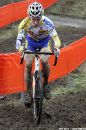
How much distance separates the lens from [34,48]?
395 inches

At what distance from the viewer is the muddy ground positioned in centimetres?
965

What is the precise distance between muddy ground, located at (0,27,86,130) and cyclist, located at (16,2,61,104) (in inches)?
20.9

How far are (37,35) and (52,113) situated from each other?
6.51ft

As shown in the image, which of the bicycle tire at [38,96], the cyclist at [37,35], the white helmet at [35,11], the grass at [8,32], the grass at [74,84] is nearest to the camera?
the bicycle tire at [38,96]

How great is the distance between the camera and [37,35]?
9898 mm

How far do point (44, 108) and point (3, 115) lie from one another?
1084 mm

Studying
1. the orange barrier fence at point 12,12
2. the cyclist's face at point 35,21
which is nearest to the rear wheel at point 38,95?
the cyclist's face at point 35,21

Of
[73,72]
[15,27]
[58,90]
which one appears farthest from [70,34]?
[58,90]

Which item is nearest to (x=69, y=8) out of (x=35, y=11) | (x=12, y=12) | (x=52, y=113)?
(x=12, y=12)

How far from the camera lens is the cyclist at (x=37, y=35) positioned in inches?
372

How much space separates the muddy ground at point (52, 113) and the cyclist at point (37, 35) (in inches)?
20.9

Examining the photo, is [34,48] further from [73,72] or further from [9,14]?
[9,14]

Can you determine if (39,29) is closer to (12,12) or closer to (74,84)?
(74,84)

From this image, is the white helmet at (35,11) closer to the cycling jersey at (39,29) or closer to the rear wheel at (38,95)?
the cycling jersey at (39,29)
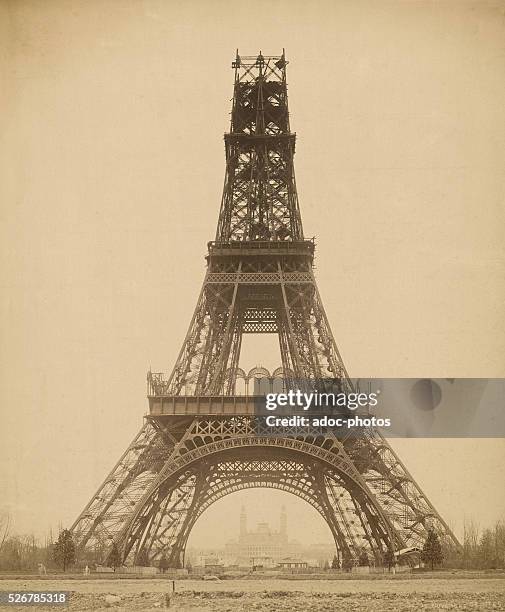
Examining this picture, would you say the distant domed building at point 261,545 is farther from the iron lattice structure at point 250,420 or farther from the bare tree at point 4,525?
the bare tree at point 4,525

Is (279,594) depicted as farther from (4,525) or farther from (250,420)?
(4,525)

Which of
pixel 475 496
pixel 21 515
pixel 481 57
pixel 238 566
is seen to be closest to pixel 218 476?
pixel 238 566

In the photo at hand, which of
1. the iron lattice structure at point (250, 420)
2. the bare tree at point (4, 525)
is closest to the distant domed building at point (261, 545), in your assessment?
the iron lattice structure at point (250, 420)

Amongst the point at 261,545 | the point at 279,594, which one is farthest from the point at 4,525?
the point at 279,594

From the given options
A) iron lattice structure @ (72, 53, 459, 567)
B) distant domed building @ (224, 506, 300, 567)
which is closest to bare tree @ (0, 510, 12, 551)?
iron lattice structure @ (72, 53, 459, 567)

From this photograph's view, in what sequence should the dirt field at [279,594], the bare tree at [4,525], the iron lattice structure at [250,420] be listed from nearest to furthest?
1. the dirt field at [279,594]
2. the bare tree at [4,525]
3. the iron lattice structure at [250,420]
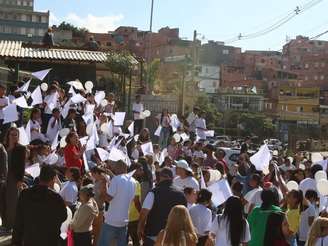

______

REQUEST
Return every row above word for word, leaving out the pictures.

FINAL ANSWER
How much distance separates the lens from [34,48]?
395 inches

At what distance from the viewer is the muddy ground positioned in centimetres?
965

What is the precise distance between muddy ground, located at (0,27,86,130) and cyclist, located at (16,2,61,104) (in inches)?
20.9

How far are (37,35) and (52,113) situated from each other?
6.51ft

As shown in the image, which of the bicycle tire at [38,96], the cyclist at [37,35], the white helmet at [35,11], the grass at [8,32], the grass at [74,84] is nearest to the camera?
the bicycle tire at [38,96]

How great is the distance between the camera and [37,35]?
9898 mm

How far do point (44, 108) and point (3, 115) lie from one another?
1084 mm

Studying
1. the orange barrier fence at point 12,12
2. the cyclist's face at point 35,21
which is nearest to the rear wheel at point 38,95?
the cyclist's face at point 35,21

Of
[73,72]
[15,27]
[58,90]
which one appears farthest from [70,34]?
[58,90]

Which item is nearest to (x=69, y=8) out of (x=35, y=11) | (x=12, y=12) | (x=52, y=113)?
(x=12, y=12)

How far from the camera lens is the cyclist at (x=37, y=35) positioned in inches?
372

How much space separates the muddy ground at point (52, 113) and the cyclist at point (37, 35) (in inches)?
20.9

Examining the photo, is [34,48] further from [73,72] or further from [9,14]?
[9,14]

Can you determine if (39,29) is closer to (12,12) or closer to (74,84)?
(74,84)

From this image, is the white helmet at (35,11) closer to the cycling jersey at (39,29) or closer to the rear wheel at (38,95)?
the cycling jersey at (39,29)
Examining this picture, would you say the distant domed building at point 261,545 is farther from the iron lattice structure at point 250,420 or farther from the bare tree at point 4,525?
the bare tree at point 4,525

Is (279,594) depicted as farther from (4,525) or farther from (250,420)?
(4,525)

Which of
pixel 475 496
pixel 21 515
pixel 481 57
pixel 238 566
is seen to be closest to pixel 218 476?
pixel 238 566

In the photo at hand, which of
1. the iron lattice structure at point (250, 420)
2. the bare tree at point (4, 525)
is closest to the distant domed building at point (261, 545), in your assessment?
the iron lattice structure at point (250, 420)

Amongst the point at 261,545 | the point at 279,594, which one is farthest from the point at 4,525?
the point at 279,594

From the given options
A) iron lattice structure @ (72, 53, 459, 567)
B) distant domed building @ (224, 506, 300, 567)
which is closest to bare tree @ (0, 510, 12, 551)?
iron lattice structure @ (72, 53, 459, 567)

From this photograph's view, in what sequence should the dirt field at [279,594], the bare tree at [4,525], the iron lattice structure at [250,420] be listed from nearest to furthest?
1. the dirt field at [279,594]
2. the bare tree at [4,525]
3. the iron lattice structure at [250,420]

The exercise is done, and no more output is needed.